Solo così possiamo diventare profeti del nostro tempo, cosa che non dovrebbe
rappresentare una novità per il battezzato, il quale in virtù del proprio battesimo
partecipa all’ufficio profetico di Cristo
(Lumen gentium, 12).
Essere profeta implica l’impegno costante di far risuonare nel mondo la parola di
Dio, continuare la missione di annuncio del Regno, testimoniare con la vita che nel
Vangelo veramente si trova la libertà, la sicurezza, la novità, l’ottimismo che non è
possibile trovare altrove. Essere profeti significa vivere come si pensa, cioè con
coerenza. Essere profeta significa comunicare anche la forza liberante di una
esperienza di vita vissuta nella consapevolezza di essere amati e scelti sempre. Non
importa quante cadute potranno esserci lungo il percorso, quanti fallimenti nell’essere
ascoltati e
creduti, l’importante è conservare quella sana coerenza tra vita e parola, che rende
autentica e autorevole la testimonianza dell’Amore incontrato e ricevuto. Essere
profeti significa cogliere e vivere l’invito di Charles de Foucauld che ha lasciato
scritto
: “Verso tutti quelli coi quali sono in rapporto, con la bontà, l’affetto fraterno,
l’esempio, l’umiltà, la mitezza. Con alcuni, senza mai dir loro una parola su Dio e la
religione, pazientando come pazienta Dio, essendo buoni com’è buono Dio,
mostrandosi loro fratelli e pregando. Con altri, parlando di Dio nella misura in cui
sono in grado di accettarlo, e, appena hanno in mente di ricercare la verità con lo
studio della religione, mettendoli in contatto con un prete scelto molto bene…
Soprattutto, bisogna vedere in ogni essere umano un fratello”.
Il vero profeta agisce
come il sole: si leva, tramonta, ti fa esultare l’anima. E’ ciò che dovrebbe fare ogni
buon cristiano: fare esultare le anime.
CONCLUSIONI
Vogliamo fare la differenza? Allora lasciamo che il mondo si stupisca di fronte al
nostro
modus vivendi, che è un vivere semplicemente da battezzati. Vivere facendo in
modo di non sprecare la vita, attraversando la vanità e la furbizia del mondo
mantenendo l’orientamento. Vivere ricordandosi ad ogni passo la fragilità da cui si
proviene e l’infinito a cui si tende e che chiama nelle sere della vita terrena.
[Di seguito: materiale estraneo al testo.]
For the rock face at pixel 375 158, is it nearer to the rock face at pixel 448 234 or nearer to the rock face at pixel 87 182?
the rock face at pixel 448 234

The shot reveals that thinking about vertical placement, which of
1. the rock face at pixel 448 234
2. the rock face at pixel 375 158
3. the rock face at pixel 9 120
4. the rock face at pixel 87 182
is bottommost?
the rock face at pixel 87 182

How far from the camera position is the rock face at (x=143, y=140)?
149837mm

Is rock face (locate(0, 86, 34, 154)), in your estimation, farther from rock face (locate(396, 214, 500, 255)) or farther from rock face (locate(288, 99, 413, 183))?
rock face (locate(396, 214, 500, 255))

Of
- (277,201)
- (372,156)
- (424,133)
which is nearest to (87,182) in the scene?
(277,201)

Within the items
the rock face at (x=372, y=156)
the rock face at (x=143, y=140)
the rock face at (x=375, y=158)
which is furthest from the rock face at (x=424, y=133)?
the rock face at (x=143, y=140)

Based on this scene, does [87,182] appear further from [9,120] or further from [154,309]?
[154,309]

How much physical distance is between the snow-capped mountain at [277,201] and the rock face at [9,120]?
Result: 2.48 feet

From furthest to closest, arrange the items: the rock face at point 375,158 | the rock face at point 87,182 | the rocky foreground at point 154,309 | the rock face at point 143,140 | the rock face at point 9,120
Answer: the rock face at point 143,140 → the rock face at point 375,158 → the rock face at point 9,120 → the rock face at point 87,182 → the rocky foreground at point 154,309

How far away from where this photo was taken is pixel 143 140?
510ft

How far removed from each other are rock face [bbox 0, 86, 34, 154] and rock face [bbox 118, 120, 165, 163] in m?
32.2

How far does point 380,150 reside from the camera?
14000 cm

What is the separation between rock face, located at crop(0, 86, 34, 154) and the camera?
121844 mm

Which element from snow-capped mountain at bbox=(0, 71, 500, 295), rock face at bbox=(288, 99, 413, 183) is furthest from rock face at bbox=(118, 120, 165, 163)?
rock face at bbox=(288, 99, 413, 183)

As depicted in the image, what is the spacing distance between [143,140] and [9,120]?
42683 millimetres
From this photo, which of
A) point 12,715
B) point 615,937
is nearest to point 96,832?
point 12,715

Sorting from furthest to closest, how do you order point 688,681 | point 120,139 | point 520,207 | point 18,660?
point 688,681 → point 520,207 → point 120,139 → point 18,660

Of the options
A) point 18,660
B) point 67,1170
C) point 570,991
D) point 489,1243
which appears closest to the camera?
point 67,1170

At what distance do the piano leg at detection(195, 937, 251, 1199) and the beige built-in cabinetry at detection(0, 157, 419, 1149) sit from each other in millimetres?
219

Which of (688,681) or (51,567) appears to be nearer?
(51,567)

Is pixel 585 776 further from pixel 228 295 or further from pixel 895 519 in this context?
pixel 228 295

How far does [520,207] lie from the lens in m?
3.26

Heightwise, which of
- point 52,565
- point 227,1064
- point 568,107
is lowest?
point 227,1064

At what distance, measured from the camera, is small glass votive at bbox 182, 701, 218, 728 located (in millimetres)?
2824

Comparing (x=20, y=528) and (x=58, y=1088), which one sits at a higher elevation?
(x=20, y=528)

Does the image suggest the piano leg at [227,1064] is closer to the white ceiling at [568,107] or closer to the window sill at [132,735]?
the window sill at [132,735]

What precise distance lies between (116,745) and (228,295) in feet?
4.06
Vivere ricordandosi dell’assenza più bruciante, quella di Dio, per ricercarla,
desiderarla ad ogni istante, ad ogni respiro. Vivere inchinando la propria esistenza
alle verità invisibili. Vivere ribellandosi al grande gioco dell’apparenza del mondo,
ma preparandosi e fortificandosi per il momento in cui inevitabilmente l’apparenza ci
potrà sconfiggere. Vivere per ascoltare proprio in quel momento la voce di Dio che ci
sussurrerà: la tua vittoria è certa.